23. Class Legislation. - A licensing ordinance applying only to those who use their automobiles for merely private business or pleasure has, been considered invalid.

50.  Limitations upon Use of Streets by Motor Vehicles for Hire. - Under the well-settled rule that a municipality having the power to regulate the use of its streets may pass any reasonable ordinance within its delegated powers governing automobile traffic on the streets, it has been generally held that a municipality has a right to pass an ordinance prohibiting or limiting the use of certain streets by motor vehicles operated for hire.   Thus, an ordinance prohibiting chimneys from using public streets, unless they paid additional license tax, was held reasonable and valid, as was an ordinance prohibiting jitney buses from operating within certain designated zones.   Likewise, where a motor bus line running between two cities was prohibited by virtue of an ordinance in one of the cities, from using certain streets when running through that city, it was held that the ordinance was reasonable because it tended to relieve the congested traffic conditions of the city.   It has, however, been held that an ordinance for bidding duly licensed cabdrivers to operate their vehicles on the principal streets of the city between certain points, except to discharge and take up passengers on prior calls, in which case the vehicle must enter and leave the street at the point nearest the place where the passenger is to be taken or discharge, is an unconstitutional interference with the rights of such drivers.

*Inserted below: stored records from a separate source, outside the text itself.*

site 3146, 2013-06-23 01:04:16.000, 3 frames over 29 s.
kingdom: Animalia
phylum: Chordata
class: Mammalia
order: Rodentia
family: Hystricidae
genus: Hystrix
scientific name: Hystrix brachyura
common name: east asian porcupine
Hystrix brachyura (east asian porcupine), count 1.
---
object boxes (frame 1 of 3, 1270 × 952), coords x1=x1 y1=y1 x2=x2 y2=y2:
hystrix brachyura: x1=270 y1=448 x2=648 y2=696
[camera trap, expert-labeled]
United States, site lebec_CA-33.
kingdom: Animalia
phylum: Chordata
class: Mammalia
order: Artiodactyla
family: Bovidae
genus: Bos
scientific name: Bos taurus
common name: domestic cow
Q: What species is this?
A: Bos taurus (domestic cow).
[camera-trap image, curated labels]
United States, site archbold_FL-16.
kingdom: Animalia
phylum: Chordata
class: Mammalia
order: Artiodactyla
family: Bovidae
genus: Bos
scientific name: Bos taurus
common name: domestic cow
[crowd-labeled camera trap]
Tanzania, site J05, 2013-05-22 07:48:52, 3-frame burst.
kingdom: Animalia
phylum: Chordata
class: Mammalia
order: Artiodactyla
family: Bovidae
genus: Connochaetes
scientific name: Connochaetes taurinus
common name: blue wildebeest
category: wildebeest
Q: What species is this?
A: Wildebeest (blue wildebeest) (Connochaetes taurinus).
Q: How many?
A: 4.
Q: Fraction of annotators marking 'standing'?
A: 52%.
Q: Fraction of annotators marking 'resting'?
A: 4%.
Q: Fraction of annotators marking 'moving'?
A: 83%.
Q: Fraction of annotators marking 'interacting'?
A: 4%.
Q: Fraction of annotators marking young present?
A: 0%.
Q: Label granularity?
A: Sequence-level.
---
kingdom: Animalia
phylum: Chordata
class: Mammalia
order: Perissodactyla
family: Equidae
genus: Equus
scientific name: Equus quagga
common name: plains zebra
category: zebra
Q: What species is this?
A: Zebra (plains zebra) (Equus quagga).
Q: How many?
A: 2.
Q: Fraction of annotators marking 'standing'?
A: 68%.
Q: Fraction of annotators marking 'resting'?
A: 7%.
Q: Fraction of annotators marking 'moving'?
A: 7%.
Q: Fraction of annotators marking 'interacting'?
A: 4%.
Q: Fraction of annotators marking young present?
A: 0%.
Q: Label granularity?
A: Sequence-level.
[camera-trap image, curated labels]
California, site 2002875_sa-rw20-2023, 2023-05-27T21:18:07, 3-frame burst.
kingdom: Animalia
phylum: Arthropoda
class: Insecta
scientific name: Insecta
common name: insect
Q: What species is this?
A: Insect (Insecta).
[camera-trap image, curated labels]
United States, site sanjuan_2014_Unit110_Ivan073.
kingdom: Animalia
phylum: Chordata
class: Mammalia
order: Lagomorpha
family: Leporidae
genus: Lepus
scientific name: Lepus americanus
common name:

        Note that section 50 has to do with COMMERCE/BUSINESS.   Note the terms used that apply to COMMERCE/BUSINESS:
        What class license is issued to a cab driver?   If you don't know then simply call your local cab company and ask what class license is required to be hired as a cab driver.   In California the class is Class C, which is the the class license issued to nearly everyone who wants to use a car, truck, or van.

        Predicated on the foregoing information, we've been mislead.   Everyone who's got a Class C license is PERMITTED to use the streets and highways for COMMERCIAL/BUSINESS = TRAFFIC purposes, however that same license is NOT REQUIRED to travel by car, truck or van for NONCOMMERCIAL household purposes or for the common purpose of NONCOMMERCIAL travel.   The Class C license PERMITS the use of a "motor vehicle" to deliver/carrry/haul passengers or merchandise from Point A to Point B for compensation or hire.